JOB>
Reproduce each of the following records verbatim, preserving every line in its original order.

GIVEN RECORDS>
# # # # # # #

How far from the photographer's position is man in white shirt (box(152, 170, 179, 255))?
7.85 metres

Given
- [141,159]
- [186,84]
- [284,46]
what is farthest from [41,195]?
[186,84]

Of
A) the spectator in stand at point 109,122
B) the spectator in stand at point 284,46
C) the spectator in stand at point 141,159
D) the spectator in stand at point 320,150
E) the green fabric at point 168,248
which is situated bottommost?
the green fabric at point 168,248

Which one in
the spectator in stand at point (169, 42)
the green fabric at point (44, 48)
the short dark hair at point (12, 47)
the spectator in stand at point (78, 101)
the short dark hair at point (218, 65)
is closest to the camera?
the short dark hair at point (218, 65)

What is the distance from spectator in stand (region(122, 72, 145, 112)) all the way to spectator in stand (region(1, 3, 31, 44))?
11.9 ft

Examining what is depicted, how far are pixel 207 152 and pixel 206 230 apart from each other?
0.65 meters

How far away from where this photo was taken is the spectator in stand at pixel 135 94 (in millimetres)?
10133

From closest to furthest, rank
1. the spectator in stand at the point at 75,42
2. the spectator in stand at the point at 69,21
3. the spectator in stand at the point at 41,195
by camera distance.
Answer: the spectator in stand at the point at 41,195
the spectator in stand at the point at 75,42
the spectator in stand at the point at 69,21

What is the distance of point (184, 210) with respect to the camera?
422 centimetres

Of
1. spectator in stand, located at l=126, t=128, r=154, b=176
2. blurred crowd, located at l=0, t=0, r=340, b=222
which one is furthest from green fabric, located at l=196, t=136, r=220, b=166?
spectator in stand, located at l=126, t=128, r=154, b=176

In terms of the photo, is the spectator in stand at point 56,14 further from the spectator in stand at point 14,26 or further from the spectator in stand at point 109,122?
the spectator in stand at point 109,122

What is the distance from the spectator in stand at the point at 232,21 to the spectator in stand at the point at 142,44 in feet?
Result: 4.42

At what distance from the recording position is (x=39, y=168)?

# # # # # # #

EXPECTED ANSWER>
How far from the photographer's position is man in white shirt (box(152, 170, 179, 255))?
7.85 metres

Given
- [141,159]
- [186,84]
- [284,46]
what is farthest from [41,195]?
[186,84]

Of
A) the spectator in stand at point 109,122
B) the spectator in stand at point 284,46
C) the spectator in stand at point 141,159
D) the spectator in stand at point 320,150
E) the green fabric at point 168,248
which is situated bottommost?
the green fabric at point 168,248

Which one in
the spectator in stand at point (169, 42)
the green fabric at point (44, 48)
the short dark hair at point (12, 47)
the spectator in stand at point (78, 101)
the short dark hair at point (218, 65)
is closest to the camera?
the short dark hair at point (218, 65)

What is the distance from spectator in stand (region(122, 72, 145, 112)) all the way to spectator in stand (region(1, 3, 31, 44))?
11.9 ft

Examining what is depicted, how far are pixel 207 152 and pixel 206 230 apart from each other?
0.65 meters

How far away from where this photo was taken is the spectator in stand at pixel 135 94 (in millimetres)?
10133

From closest to furthest, rank
1. the spectator in stand at the point at 75,42
2. the spectator in stand at the point at 69,21
3. the spectator in stand at the point at 41,195
by camera distance.
Answer: the spectator in stand at the point at 41,195
the spectator in stand at the point at 75,42
the spectator in stand at the point at 69,21

What is the distance of point (184, 210) with respect to the camera?
422 centimetres

Of
1. spectator in stand, located at l=126, t=128, r=154, b=176
2. blurred crowd, located at l=0, t=0, r=340, b=222
which one is furthest from green fabric, located at l=196, t=136, r=220, b=166?
spectator in stand, located at l=126, t=128, r=154, b=176

In terms of the photo, is the spectator in stand at point 56,14 further from the spectator in stand at point 14,26 or further from the spectator in stand at point 109,122?
the spectator in stand at point 109,122

What is the distance from the spectator in stand at the point at 232,21 to the spectator in stand at the point at 142,44 in feet?
Result: 4.42

At what distance from the recording position is (x=39, y=168)?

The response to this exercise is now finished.